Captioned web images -
^^^^

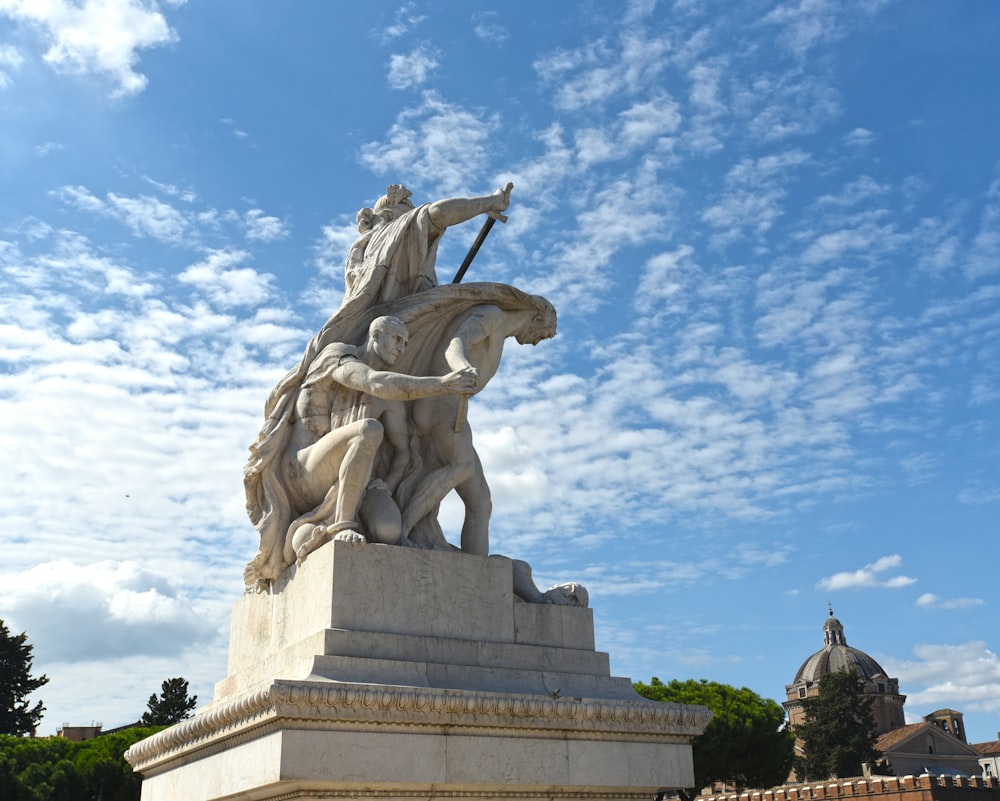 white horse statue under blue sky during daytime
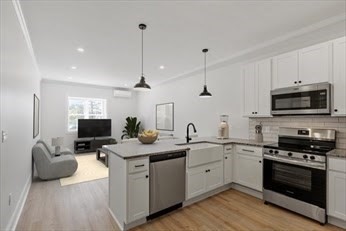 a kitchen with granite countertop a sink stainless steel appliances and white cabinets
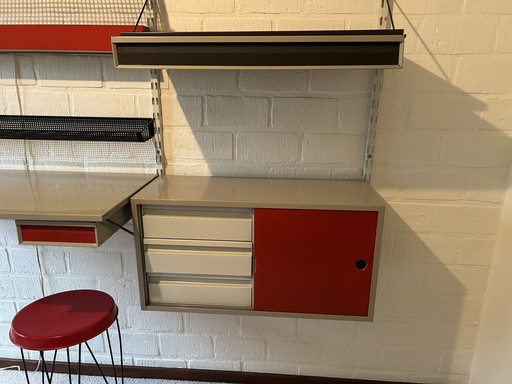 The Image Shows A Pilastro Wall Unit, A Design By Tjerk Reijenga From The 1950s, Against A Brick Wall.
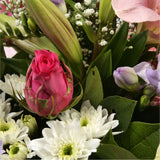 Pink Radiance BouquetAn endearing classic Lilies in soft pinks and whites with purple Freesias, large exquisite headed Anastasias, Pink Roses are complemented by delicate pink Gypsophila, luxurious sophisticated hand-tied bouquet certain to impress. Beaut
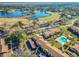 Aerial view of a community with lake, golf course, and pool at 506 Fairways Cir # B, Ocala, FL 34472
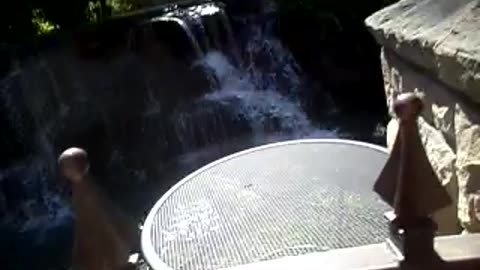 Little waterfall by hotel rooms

^^^^

DIRECTIVE - Convert the listing into a numbered list with one line per entry and no blank lines. Leave the pictures out and keep only the caption text.

COMPLETED EXERCISE -
1.  white horse statue under blue sky during daytime
2.  a kitchen with granite countertop a sink stainless steel appliances and white cabinets
3.  The Image Shows A Pilastro Wall Unit, A Design By Tjerk Reijenga From The 1950s, Against A Brick Wall.
4.  Pink Radiance BouquetAn endearing classic Lilies in soft pinks and whites with purple Freesias, large exquisite headed Anastasias, Pink Roses are complemented by delicate pink Gypsophila, luxurious sophisticated hand-tied bouquet certain to impress. Beaut
5.  Aerial view of a community with lake, golf course, and pool at 506 Fairways Cir # B, Ocala, FL 34472
6.  Little waterfall by hotel rooms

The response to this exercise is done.